EXERCISE. Reproduce exactly the lines of this material that begin at the line with "Les singes rodent" and end at the line with "AmyLyn Bihrle drawing", both included. Omit the pictures and everything else.

RECORDS SUPPLIED.
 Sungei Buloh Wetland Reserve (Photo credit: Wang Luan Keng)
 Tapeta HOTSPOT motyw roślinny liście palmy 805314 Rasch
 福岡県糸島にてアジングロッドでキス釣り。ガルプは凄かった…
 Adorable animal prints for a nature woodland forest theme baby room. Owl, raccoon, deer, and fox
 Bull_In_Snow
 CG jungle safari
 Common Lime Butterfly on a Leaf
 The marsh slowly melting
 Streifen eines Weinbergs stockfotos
--
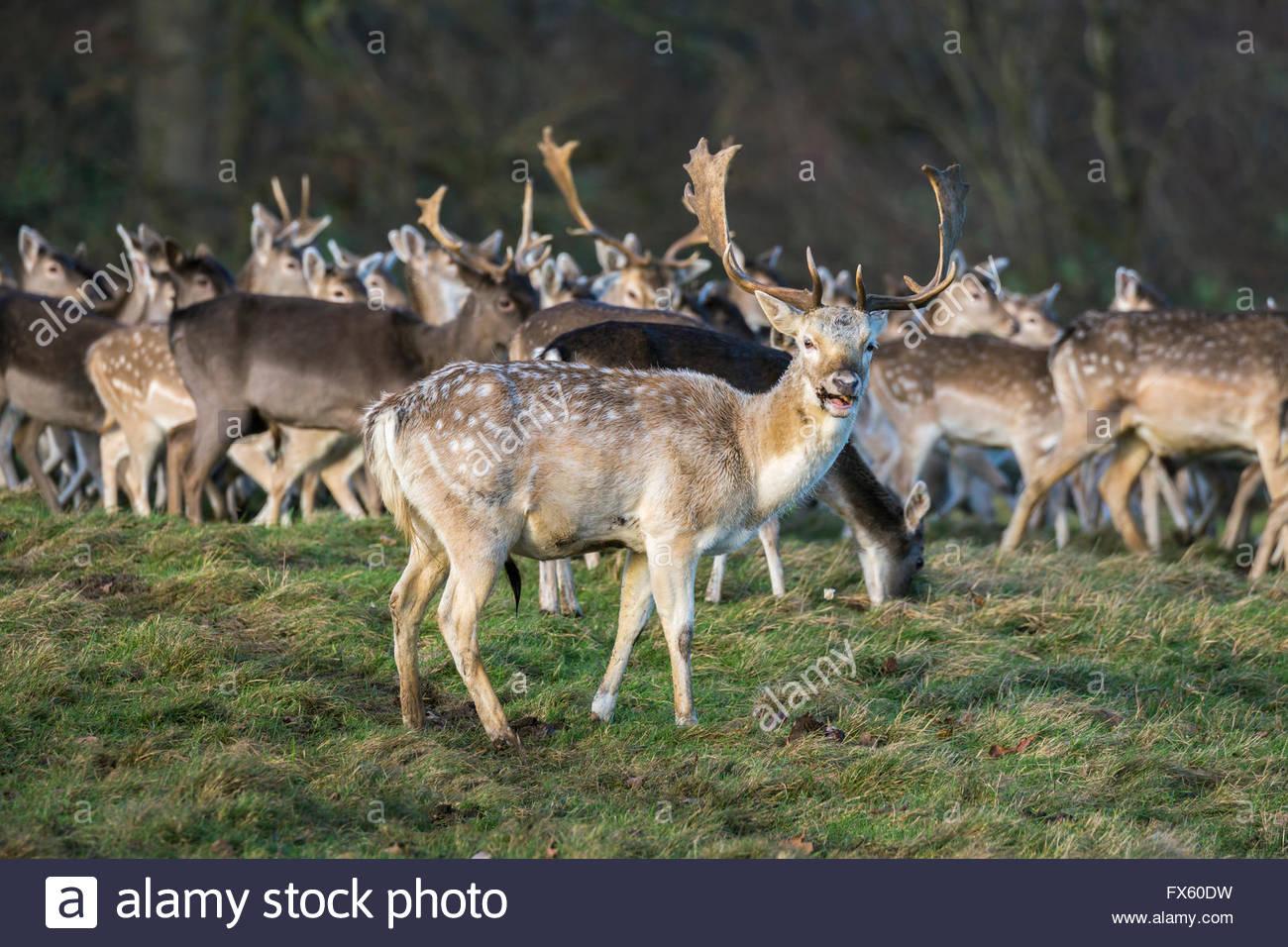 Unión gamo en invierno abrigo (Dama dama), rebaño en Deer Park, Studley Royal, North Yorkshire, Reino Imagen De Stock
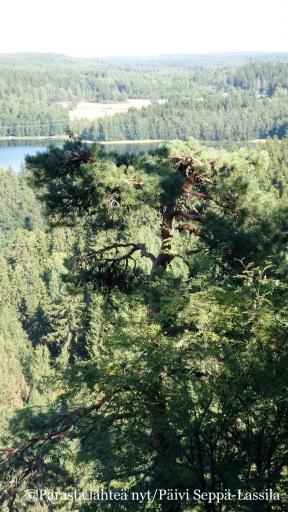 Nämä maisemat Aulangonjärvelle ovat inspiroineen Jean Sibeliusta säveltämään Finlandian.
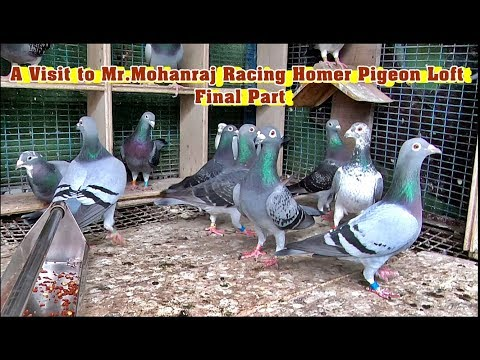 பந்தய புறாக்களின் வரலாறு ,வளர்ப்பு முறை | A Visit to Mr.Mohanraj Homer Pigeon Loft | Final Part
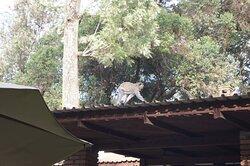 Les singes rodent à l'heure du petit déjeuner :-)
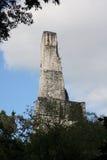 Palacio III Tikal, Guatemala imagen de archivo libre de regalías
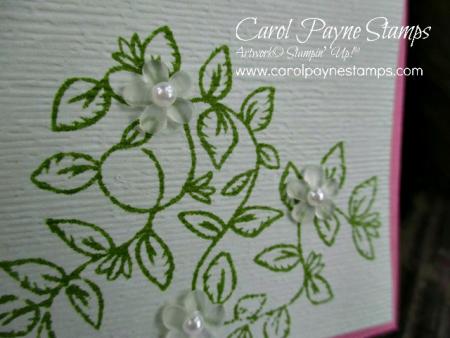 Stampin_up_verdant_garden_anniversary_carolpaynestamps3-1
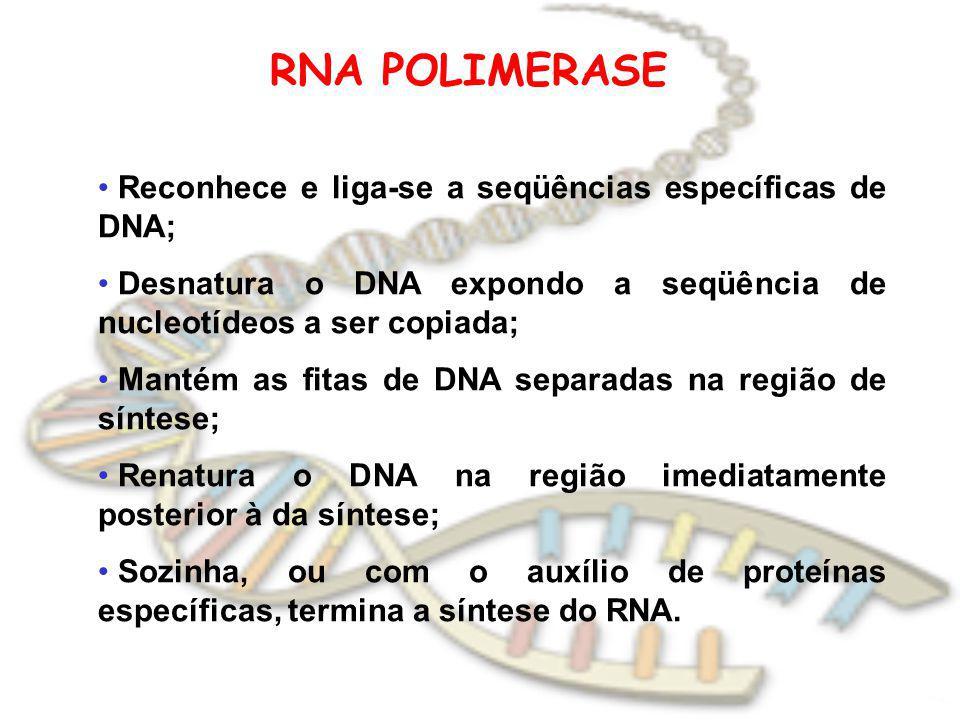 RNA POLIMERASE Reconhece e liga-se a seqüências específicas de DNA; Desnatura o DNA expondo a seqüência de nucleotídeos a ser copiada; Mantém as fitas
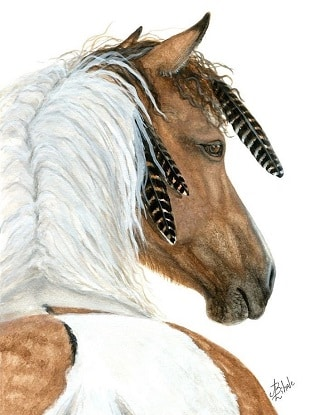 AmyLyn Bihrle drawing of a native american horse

RESPONSE AREA.
 Les singes rodent à l'heure du petit déjeuner :-)
 Palacio III Tikal, Guatemala imagen de archivo libre de regalías
 Stampin_up_verdant_garden_anniversary_carolpaynestamps3-1
 RNA POLIMERASE Reconhece e liga-se a seqüências específicas de DNA; Desnatura o DNA expondo a seqüência de nucleotídeos a ser copiada; Mantém as fitas
 AmyLyn Bihrle drawing of a native american horse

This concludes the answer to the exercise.